*Extrait fourni*:
Le 11 octobre, lors d’un entretien exclusif accordé à FRANCE 24, RFI, et TV5, le président François Hollande a déclaré: «Je vais à Kinshasa parce que d’abord c’est l’Afrique. Je vais à Kinshasa parce que c’est un grand pays, la RDCongo, et c’est un pays qui est agressé à ses frontières. Je vais comme président de la République aussi, pour dire ce que j’ai déjà prononcé à l’Assemblée générale des Nations Unies: je n’accepte pas que les frontières de ce grand pays puissent être mises en cause par des agressions venant de l’extérieur. Ensuite, je vais à Kinshasa pour tenir le discours de la franchise, de la transparence et du respect».

Au sujet des élections présidentielles et législatives organisées en RDCongo en novembre 2011, François Hollande a reconnu que «elles n’ont pas été regardées comme étant complètement satisfaisantes. Mais il y a aussi des progrès qui viennent d’être accomplis; je les souligne: une commission pour les élections, une commission pour les droits de l’Homme. Je veux donc qu’il y ait des progrès en matière de démocratie».

Le président français a confirmé son entrevue avec Etienne Tshisekedi, le président du principal parti de l’opposition congolaise: «J’ai souhaité aussi avoir un entretien avec l’opposition, le principal parti, j’allais dire le principal opposant historique. Je le verrai, j’en verrai d’autres, les organisations non gouvernementales, non pas pour m’ingérer, je ne suis pas là pour être l’arbitre, le juge, ce n’est pas ce que l’on demande à la France et ce n’est pas ce que la France veut faire. C’est un message envoyé à tous les chefs d’Etat africains. Je suis conscient, lorsqu’ils ont été élus par un processus démocratique, qu’ils représentent pleinement leur pays. Quand ils n’ont pas été élus par cette procédure, je fais en sorte d’avoir de bonnes relations d’Etat à Etat, mais je reconnais aussi les opposants dès lors qu’ils s’inscrivent dans la démocratie, qu’ils veulent concourir, sans violence, à ce que ce soit les urnes qui décident en Afrique comme partout ailleurs».

*Matériel fourni*:
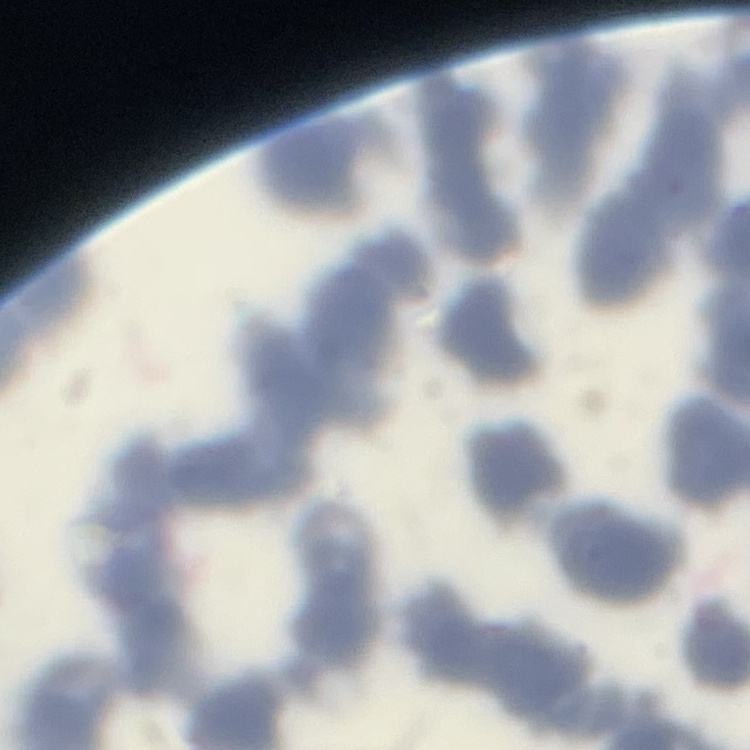

erythrocyte morphology = rouleaux formation
stain = Field's or Giemsa
preparation = thin blood smear
image type = square crop of a larger photomicrograph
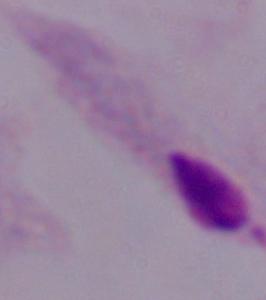
Photomicrograph. A trichomonad is seen. Captured at 1000x magnification.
Assess this cell for malaria.
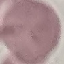
It is uninfected.

Automatically extracted cell patch, resized to 64 × 64 pixels. Thin blood smear. Photographed with a smartphone camera at the microscope eyepiece. Giemsa-stained preparation.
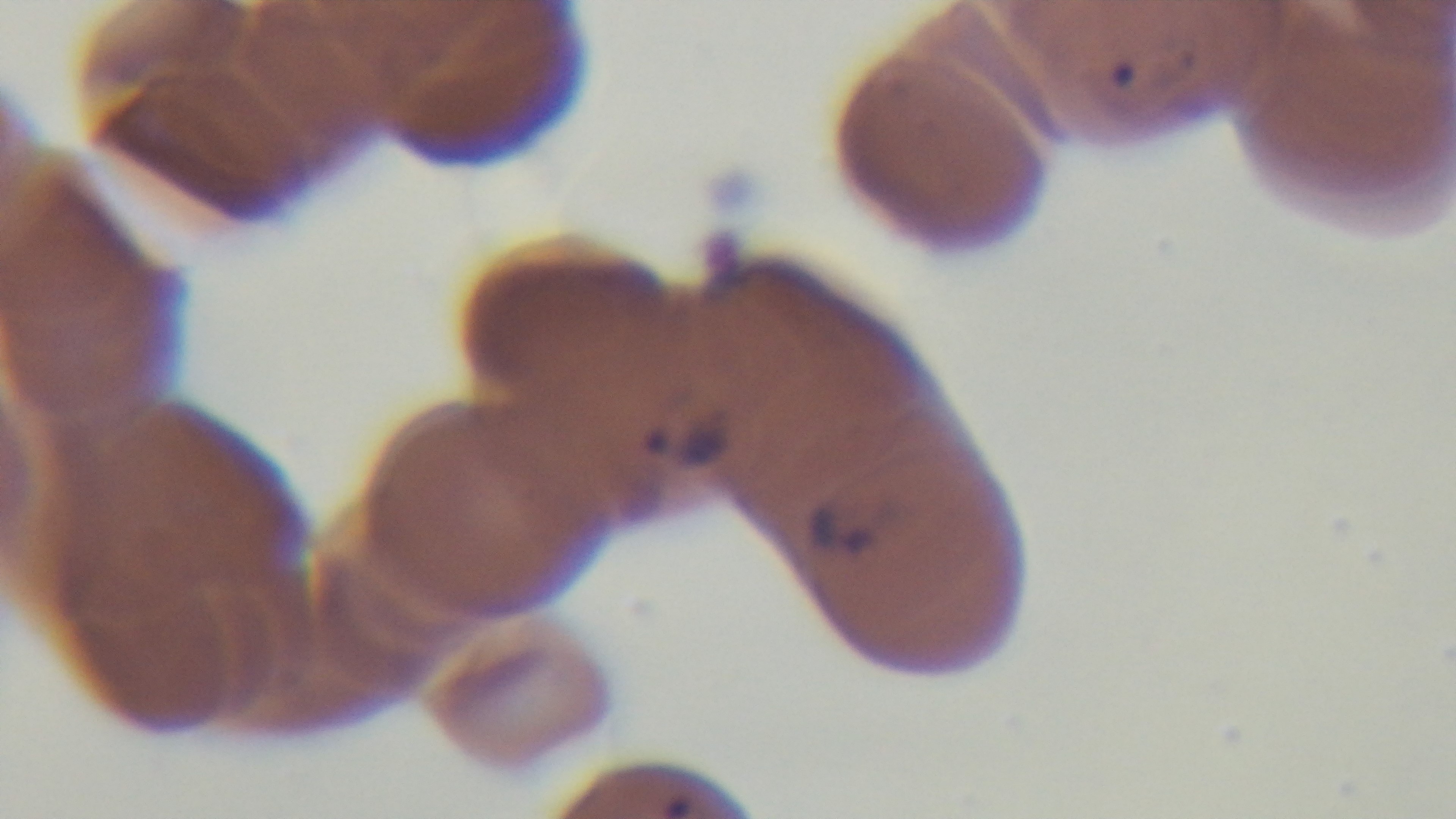
Summary:
  - Modality: light microscopy
  - Stain: Giemsa
  - Preparation: thin blood film
  - Malaria status: positive
  - Objective: 100x oil immersion
  - Capture: mounted 4K digital camera
  - Field of view: one from the slide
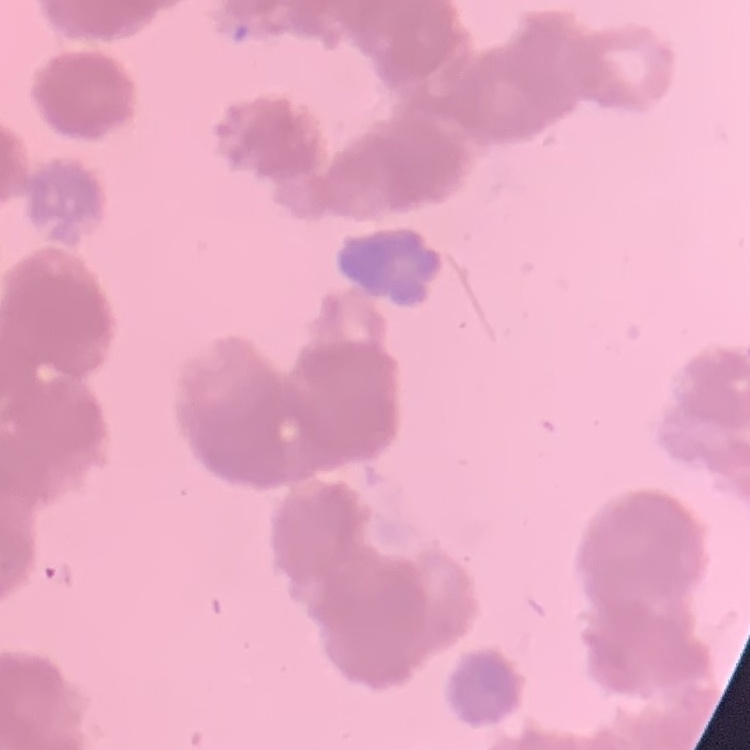

Summary:
  - Red blood cell morphology: rouleaux formation
  - Stain: Field's or Giemsa
  - Image type: square crop of a larger photomicrograph
  - Preparation: thin peripheral smear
Give the position of every Plasmodium parasite visible.
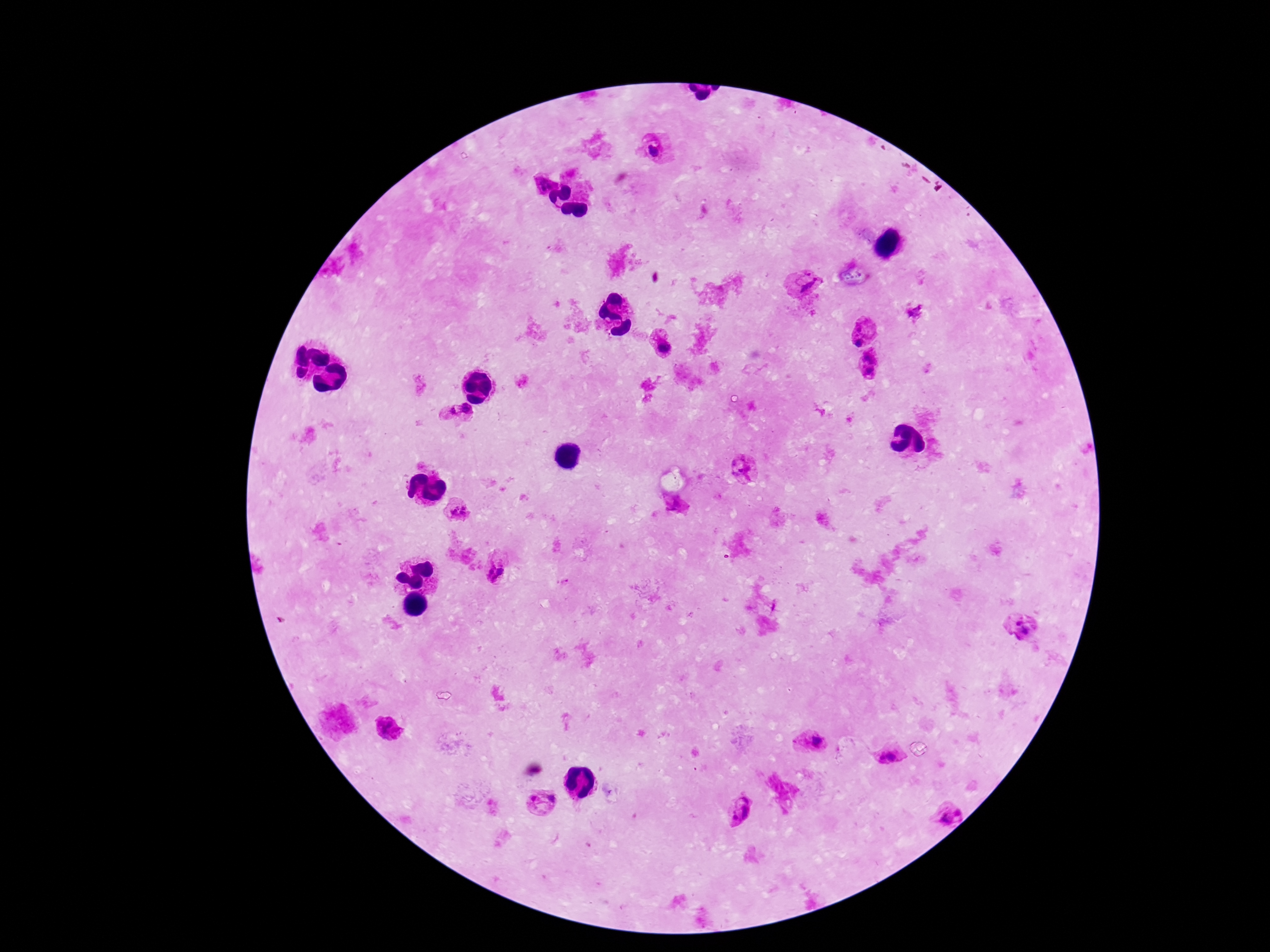
Approximate centers as [x, y] in pixels.
Plasmodium parasites: [656, 151], [544, 184], [805, 285], [864, 330], [663, 345], [868, 364], [466, 409], [449, 411], [743, 469], [676, 503], [459, 511], [495, 571], [1023, 627], [389, 729], [815, 742], [889, 756], [542, 802], [740, 810], [950, 814].

field_of_view: one from this slide
image_size: 1270×952 pixels
stain: Giemsa
magnification: 100x
patient_malaria_status: positive
preparation: thick peripheral-blood smear
capture: smartphone camera through the microscope eyepiece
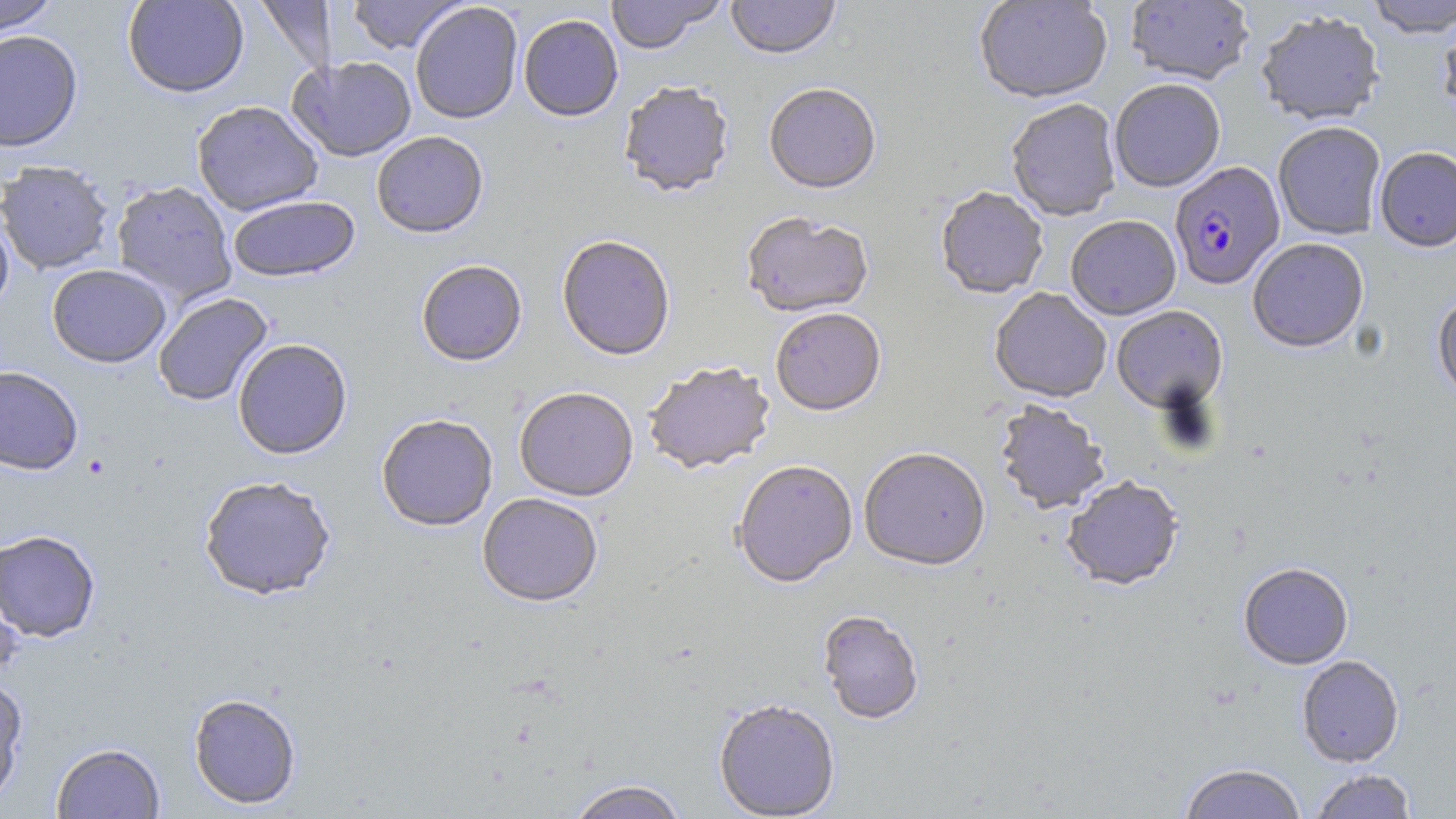 Approximate bounding boxes as (x1,y1)-(x2,y2) corner pairs in pixels. Plasmodium falciparum-infected red blood cell locations: (1170,163)-(1284,291). Uninfected red blood cell locations: (0,0)-(60,36), (122,0)-(249,98), (347,0)-(468,55), (606,0)-(725,55), (726,0)-(841,62), (974,0)-(1112,106), (1125,0)-(1254,86), (1364,0)-(1456,38), (257,1)-(335,78), (410,3)-(523,125), (1255,10)-(1386,126), (1437,10)-(1456,122), (519,16)-(623,123), (0,29)-(83,152), (288,56)-(417,163), (1110,81)-(1226,193), (619,84)-(735,201), (764,86)-(881,197), (191,100)-(324,216), (1006,101)-(1121,223), (1273,122)-(1387,240), (372,133)-(489,240), (1374,146)-(1456,252), (0,160)-(115,274), (111,180)-(237,306), (935,189)-(1048,301), (228,196)-(360,283), (0,207)-(15,318), (740,214)-(874,321), (1066,218)-(1181,321), (556,238)-(675,362), (1247,239)-(1368,354), (416,262)-(527,369), (47,263)-(171,367), (989,289)-(1111,404), (1432,290)-(1456,403), (154,293)-(273,406), (1112,307)-(1227,414), (771,311)-(886,419), (233,339)-(352,460), (643,364)-(776,477), (0,365)-(84,475), (514,389)-(638,504), (993,402)-(1110,516), (376,416)-(497,533), (859,450)-(990,575), (732,463)-(858,590), (198,475)-(337,600), (1062,478)-(1183,593), (477,494)-(603,609), (0,529)-(101,642), (1239,564)-(1353,670), (0,568)-(25,681), (817,612)-(923,726), (1297,656)-(1404,767), (0,676)-(28,805), (188,693)-(301,810), (714,702)-(840,818), (51,742)-(165,818), (1178,764)-(1307,819), (1309,769)-(1417,818), (566,781)-(688,819). Slide-level diagnosis: Plasmodium falciparum. 1000x magnification. May-Grünwald-Giemsa stain. Thin blood film. Image is 1456×819 pixels. Light microscopy. Single field of view.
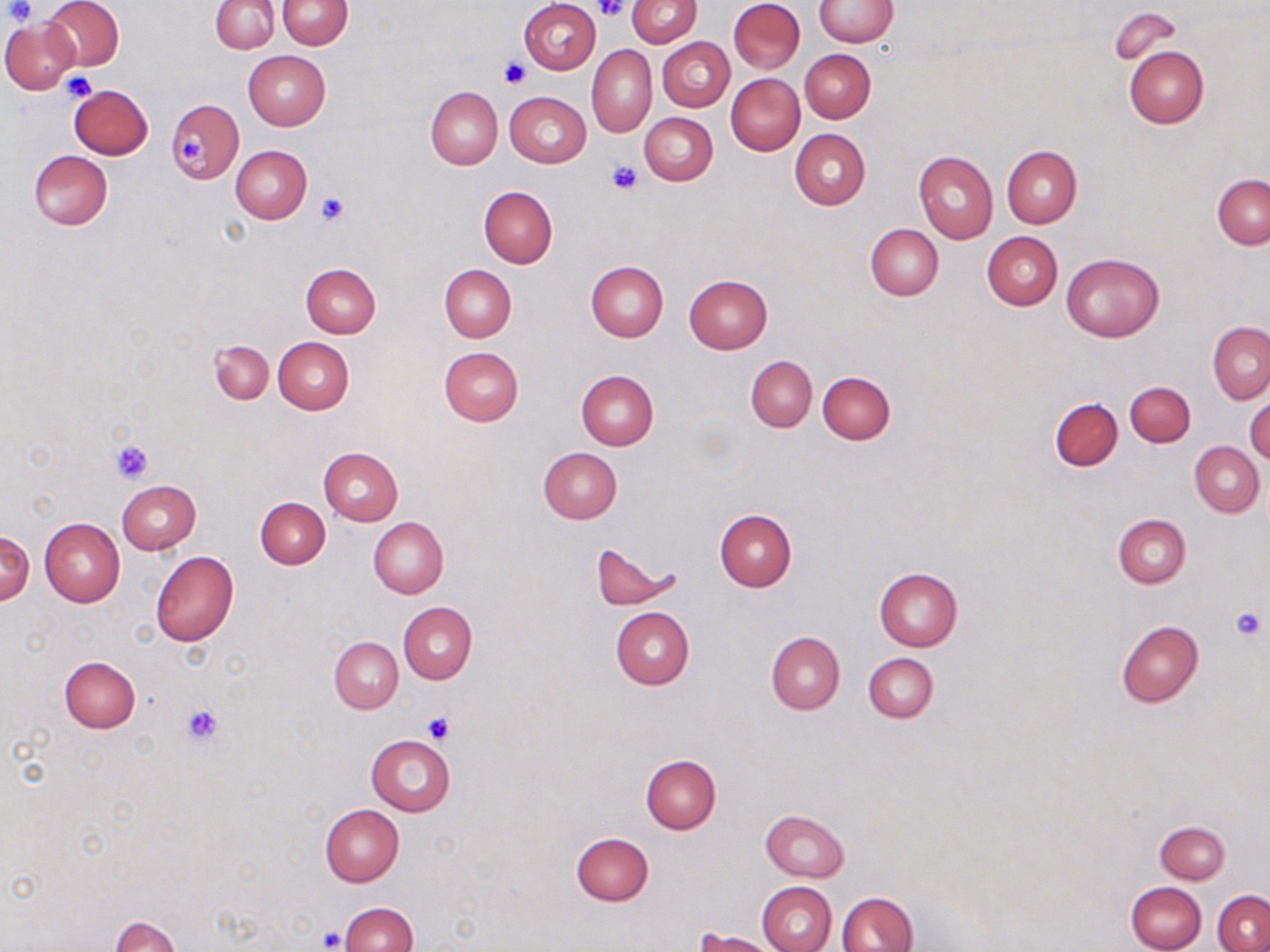 Approximate bounding boxes as (x1, y1, x2, y2) in pixels. Platelet locations: (3, 0, 35, 25), (597, 0, 629, 21), (499, 59, 529, 88), (61, 74, 96, 102), (177, 130, 208, 166), (606, 161, 641, 194), (315, 190, 351, 227), (110, 440, 153, 483), (1229, 607, 1268, 641), (180, 703, 223, 746), (426, 712, 454, 742), (318, 928, 345, 950). Uninfected red blood cell locations: (44, 0, 124, 71), (277, 0, 352, 49), (520, 0, 600, 73), (626, 0, 701, 47), (728, 0, 805, 73), (813, 0, 896, 47), (211, 1, 278, 53), (1111, 5, 1180, 63), (0, 17, 79, 94), (656, 37, 734, 112), (587, 45, 657, 137), (1123, 45, 1208, 129), (800, 49, 875, 122), (243, 51, 331, 130), (726, 73, 804, 155), (67, 83, 153, 159), (426, 86, 503, 169), (505, 91, 590, 168), (166, 98, 242, 185), (640, 112, 717, 185), (790, 129, 870, 209), (1001, 145, 1082, 227), (231, 146, 312, 223), (28, 149, 112, 230), (914, 149, 997, 243), (1211, 174, 1270, 249), (479, 185, 558, 268), (865, 223, 943, 301), (982, 231, 1062, 310), (1061, 252, 1165, 342), (586, 261, 668, 342), (301, 263, 381, 338), (440, 265, 516, 342), (682, 275, 771, 353), (1207, 321, 1270, 404), (273, 337, 354, 414), (210, 340, 273, 404), (438, 346, 523, 426), (746, 356, 817, 431), (575, 370, 658, 449), (817, 372, 894, 444), (1124, 381, 1195, 446), (1245, 394, 1270, 466), (1050, 395, 1123, 472), (1190, 442, 1264, 517), (318, 447, 403, 526), (538, 447, 622, 523), (117, 480, 201, 554), (255, 497, 329, 568), (714, 508, 797, 591), (1113, 513, 1191, 588), (368, 518, 448, 599), (41, 519, 125, 606), (0, 529, 34, 606), (590, 542, 676, 610), (150, 550, 239, 646), (873, 567, 962, 651), (399, 601, 477, 684), (611, 607, 694, 689), (1116, 620, 1203, 707), (766, 631, 844, 714), (330, 636, 403, 713), (863, 652, 938, 723), (59, 655, 140, 732), (365, 734, 455, 816), (641, 754, 721, 833), (320, 804, 403, 886), (760, 809, 849, 882), (1154, 820, 1230, 884), (572, 831, 653, 905), (757, 881, 836, 952), (1125, 881, 1206, 952), (1212, 889, 1269, 952), (836, 891, 917, 952), (339, 902, 417, 952), (112, 916, 181, 952), (695, 929, 778, 952). Slide-level diagnosis: negative for blood parasites. 1000x magnification. May-Grünwald-Giemsa stain. One field of a larger specimen. Optical microscopy. Thin blood smear. Image is 1270×952 pixels.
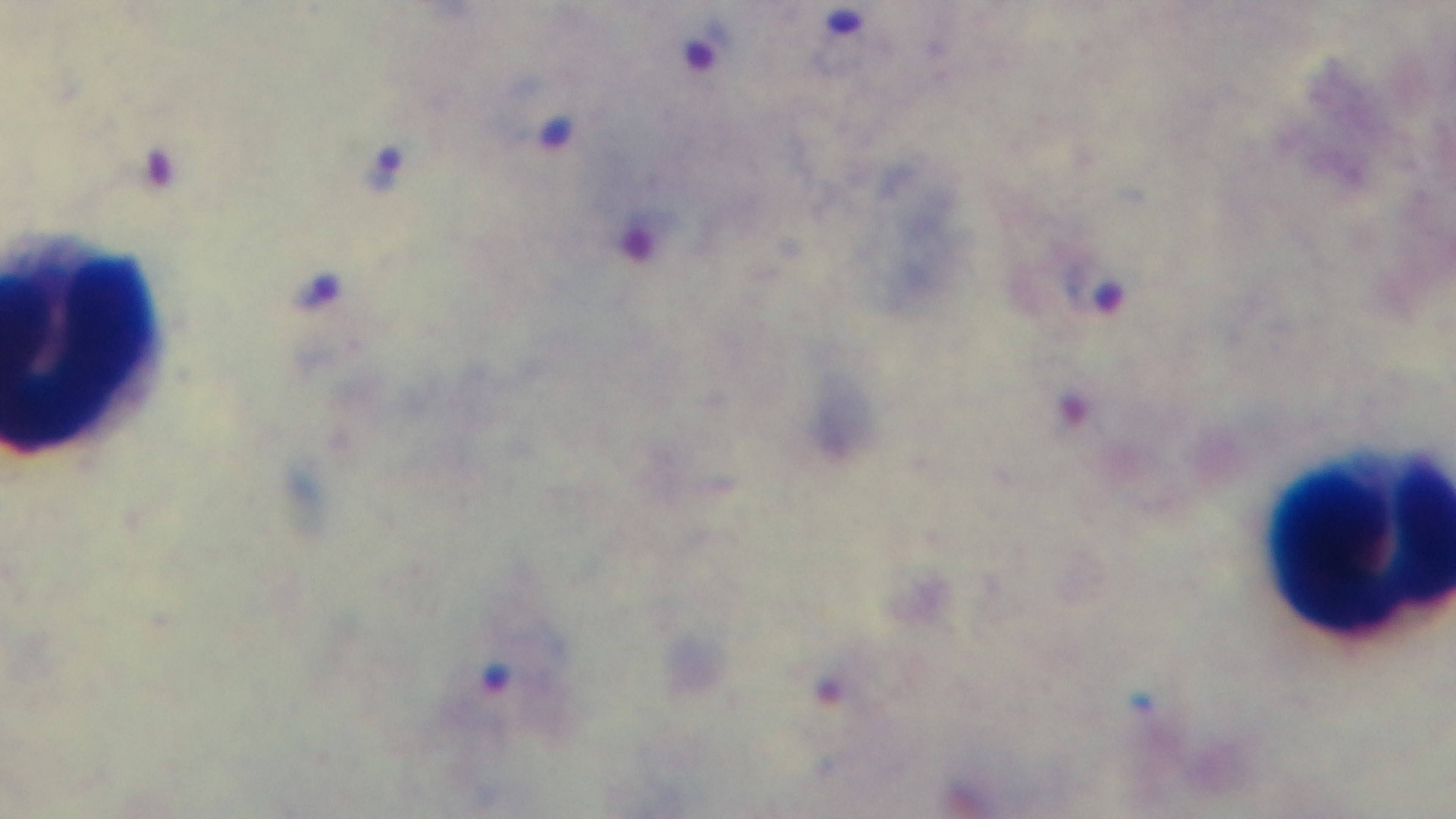

{
  "objective": "100x oil immersion",
  "stain": "Giemsa",
  "capture": "mounted 4K digital camera",
  "preparation": "thick smear",
  "malaria_status": "infected",
  "modality": "light microscopy",
  "field_of_view": "one from the slide"
}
Assess this cell for malaria.
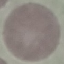

Uninfected.

capture = smartphone camera at the microscope eyepiece
image type = automatically extracted cell patch, resized to 64 × 64 pixels
preparation = thin blood film
stain = Giemsa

*Travail demandé*:
- A) Dites si chaque affirmation concorde avec l’extrait fourni : répondez par oui ou non, puis citez mot pour mot les termes de l’extrait qui tranchent.
(i) François Hollande va à Kinshasa pour servir d’arbitre entre le pouvoir et l’opposition.
(ii) Parmi les progrès qu’il souligne, il cite une commission pour les droits de l’Homme.
(iii) L’entretien du 11 octobre a été accordé à FRANCE 24, RFI et TV5.
- B) D’après l’extrait fourni, qui est Etienne Tshisekedi ?

*Réponses attendues*:
- A)
(i) Non : « je ne suis pas là pour être l’arbitre, le juge ».
(ii) Oui : « une commission pour les élections, une commission pour les droits de l’Homme ».
(iii) Oui : « lors d’un entretien exclusif accordé à FRANCE 24, RFI, et TV5 ».

- B) Le président du principal parti de l’opposition congolaise.